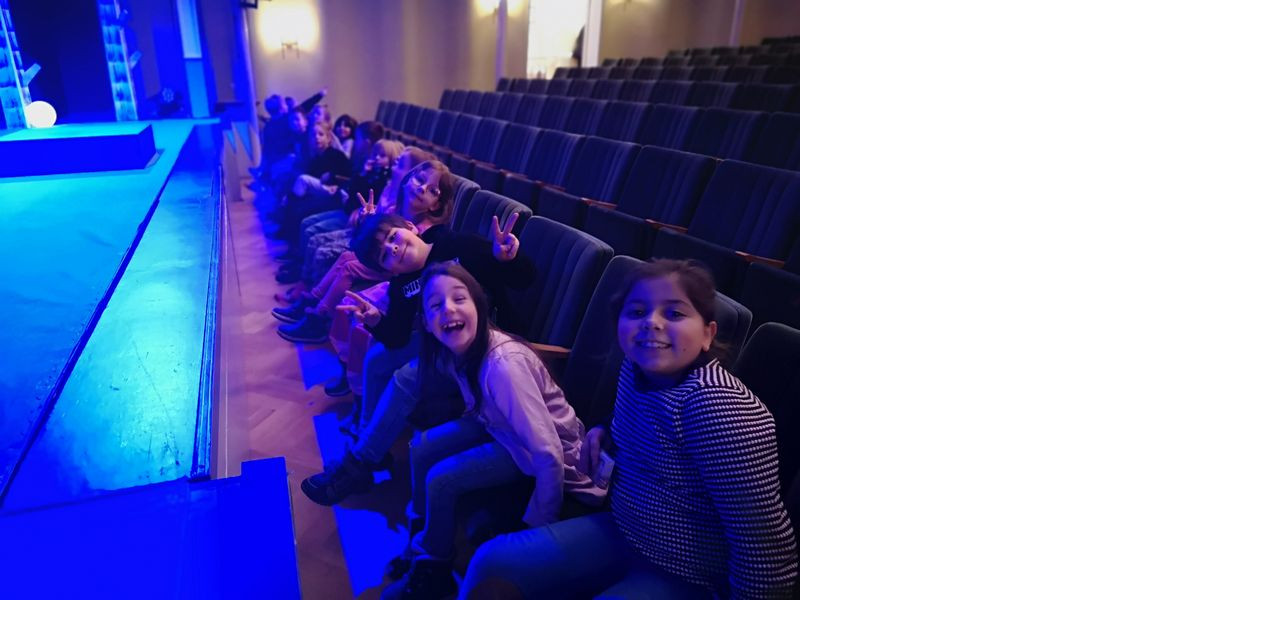

--- FILE ---
content_type: text/html; charset=UTF-8
request_url: https://cms.sachsen.schule/index.php?eID=tx_cms_showpic&file=6099188&md5=1520a78d20ac725fbc8504b3187e4766e8483da7&parameters%5B0%5D=eyJ3aWR0aCI6IjgwMG0iLCJoZWlnaHQiOiI2MDBtIiwiYm9keVRhZyI6Ijxib2R5&parameters%5B1%5D=IHN0eWxlPVwibWFyZ2luOjA7IGJhY2tncm91bmQ6I2ZmZjtcIj4iLCJ3cmFwIjoi&parameters%5B2%5D=PGEgaHJlZj1cImphdmFzY3JpcHQ6Y2xvc2UoKTtcIj4gfCA8XC9hPiIsImNyb3Ai&parameters%5B3%5D=OiJ7XCJkZWZhdWx0XCI6e1wiY3JvcEFyZWFcIjp7XCJ4XCI6MCxcInlcIjowLFwi&parameters%5B4%5D=d2lkdGhcIjoxLFwiaGVpZ2h0XCI6MX0sXCJzZWxlY3RlZFJhdGlvXCI6XCJOYU5c&parameters%5B5%5D=IixcImZvY3VzQXJlYVwiOm51bGx9fSJ9
body_size: 262
content:
<!DOCTYPE html>
<html>
<head>
	<title>Image</title>
	<meta name="robots" content="noindex,follow" />
</head>
<body style="margin:0; background:#fff;">
	<img src="fileadmin/_processed_/a/b/csm_IMG_20230116_092846_resized_20230116_035852944_90d9ad796b.jpg" alt="Image" title="Image" width="800" height="600" />
</body>
</html>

> _TASK PROMPT_
Pictures aside, restate the entries word for word.

> _TASK RESULT_
--- FILE ---
content_type: text/html; charset=UTF-8
request_url: https://cms.sachsen.schule/index.php?eID=tx_cms_showpic&file=6099188&md5=1520a78d20ac725fbc8504b3187e4766e8483da7&parameters%5B0%5D=eyJ3aWR0aCI6IjgwMG0iLCJoZWlnaHQiOiI2MDBtIiwiYm9keVRhZyI6Ijxib2R5&parameters%5B1%5D=IHN0eWxlPVwibWFyZ2luOjA7IGJhY2tncm91bmQ6I2ZmZjtcIj4iLCJ3cmFwIjoi&parameters%5B2%5D=PGEgaHJlZj1cImphdmFzY3JpcHQ6Y2xvc2UoKTtcIj4gfCA8XC9hPiIsImNyb3Ai&parameters%5B3%5D=OiJ7XCJkZWZhdWx0XCI6e1wiY3JvcEFyZWFcIjp7XCJ4XCI6MCxcInlcIjowLFwi&parameters%5B4%5D=d2lkdGhcIjoxLFwiaGVpZ2h0XCI6MX0sXCJzZWxlY3RlZFJhdGlvXCI6XCJOYU5c&parameters%5B5%5D=IixcImZvY3VzQXJlYVwiOm51bGx9fSJ9
body_size: 262
content:
<!DOCTYPE html>
<html>
<head>
	<title>Image</title>
	<meta name="robots" content="noindex,follow" />
</head>
<body style="margin:0; background:#fff;">
	<img src="fileadmin/_processed_/a/b/csm_IMG_20230116_092846_resized_20230116_035852944_90d9ad796b.jpg" alt="Image" title="Image" width="800" height="600" />
</body>
</html>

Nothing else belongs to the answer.